During an in-depth interview with OWN, Stacey Abrams said she had to work hard to ignore unimportant beauty standards during her run for governor of Georgia in 2018.
Abrams responded, "Beauty is not the thing I think about all the time," when asked whether she felt pressured to cater her look to men.
Abrams went on to discuss how even her own longtime friends badgered her about physical changes she needed to make during her gubernatorial run.
"I used to be that thin and I miss those days but not enough to go back to them," she told the audience.
"I want to be healthy but I'm not trying to fit anyone else's image," she added.
Abrams' popularity has grown exponentially since she suffered a very narrow loss in November's election. Many have clamored for her to run for U.S. Senate, and even president.
Instead, she has chosen to focus on badly-needed, state-by-state voting rights initiatives and election reform through her new organization, Fair Fight 2020.
"My responsibility is to ensure that the right to vote, the right to have that vote counted is sacrosanct. And, concession says that the system works perfectly fine. I do not believe the system works perfectly fine," she told WBUR on Tuesday.
On Wednesday morning, after longtime U.S. Senator for Georgia Johnny Isakson announced his retirement, many floated Abrams as a more than worthy candidate. Abrams, however, quickly released a statement shooting down any interest she may have in the seat.

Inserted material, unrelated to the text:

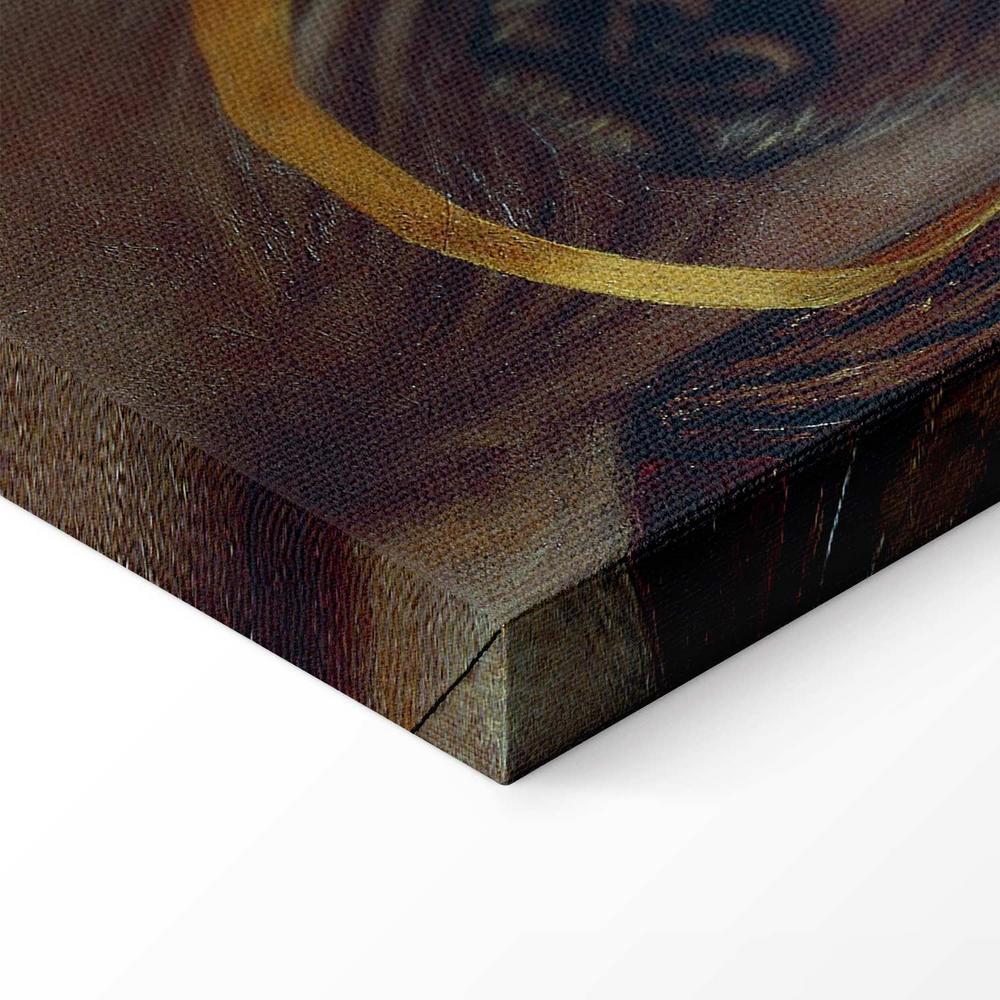 Obraz - Frida Kahlo – Autoportret z Changuito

Statement from my spokesman: pic.twitter.com/0smIAb5ptA
— Stacey Abrams (@staceyabrams) August 28, 2019
Despite refusing to run for Senate, she said she would be more than happy to be the running mate of a 2020 presidential candidate.
"There are those who advised me against saying that out loud. But, the reality is, of course, the work that I want to see for America, the progress I want to see us make, I would be honored to be the running mate of the Democratic nominee," she said earlier this week.
During the interview with OWN, she spoke about electability politics and the challenges that come with running for office as a Black woman.
"It's taken a while, but my confidence in my capacity is what I care about. I had people who had known me for years who said, 'You can't do this' and 'You can't be the first' because of what you look like," she said, joking that she hadn't had a perm since 1995.
"I like who I am, and because I knew I was the best person for the job, I wasn't going to wait until Weight Watchers or Jenny Craig turned me into the after picture. I wasn't going to Invisalign myself out of looking like my mother."